Work order =>
Render the rows as a Markdown table with columns Number and Record line, covering the stretch from the line containing "Scan to open this job on your phone" through the line containing "Land Rover Range", ends included. Leave the pictures and any blank lines out of the answer.

Available records =>
----------------
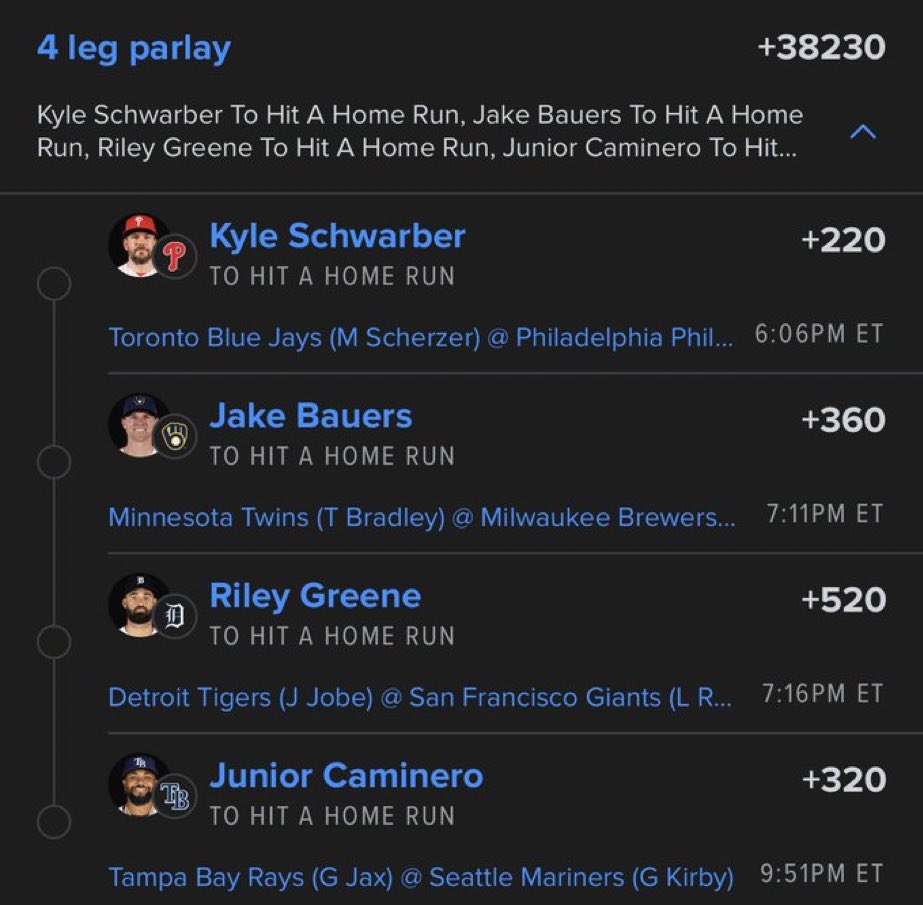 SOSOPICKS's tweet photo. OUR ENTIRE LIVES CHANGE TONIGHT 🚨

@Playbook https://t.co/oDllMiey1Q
----------------
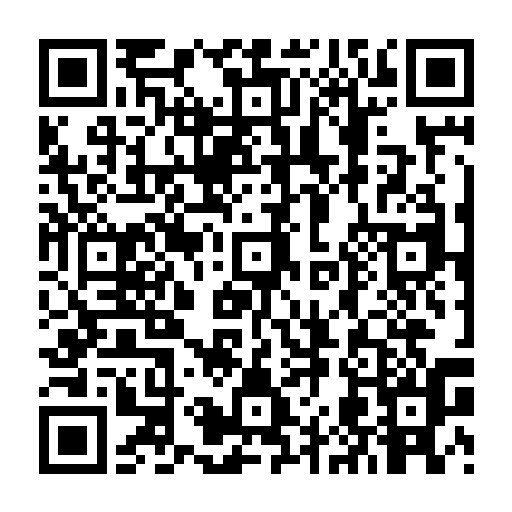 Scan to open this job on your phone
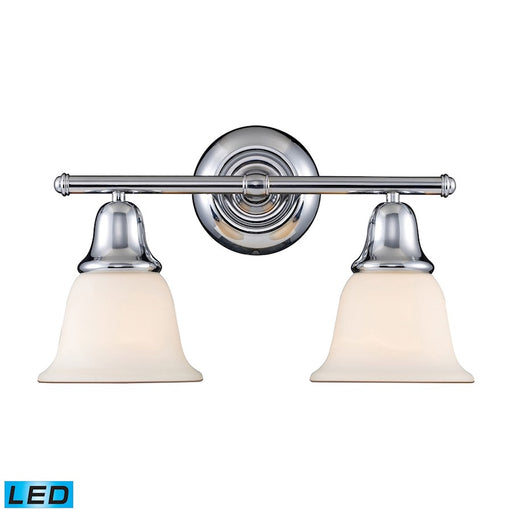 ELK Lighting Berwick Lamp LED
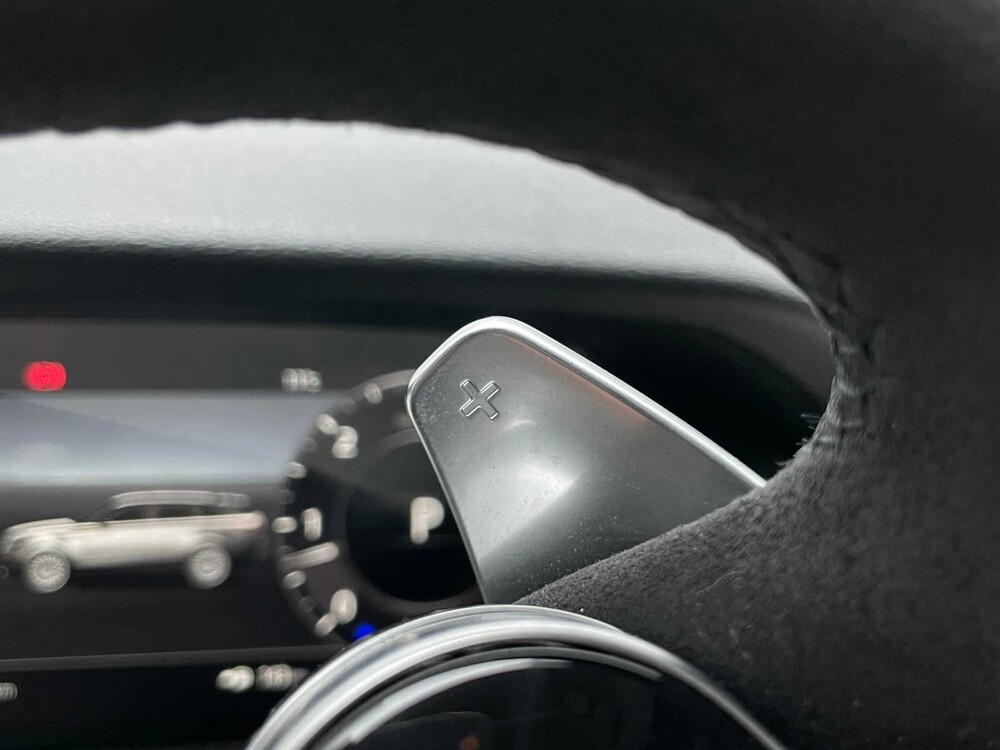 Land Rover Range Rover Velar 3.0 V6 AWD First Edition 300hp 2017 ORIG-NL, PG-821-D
----------------
Result of this task =>
| Number | Record line |
|---|---|
| 1 |  Scan to open this job on your phone |
| 2 |  ELK Lighting Berwick Lamp LED |
| 3 |  Land Rover Range Rover Velar 3.0 V6 AWD First Edition 300hp 2017 ORIG-NL, PG-821-D |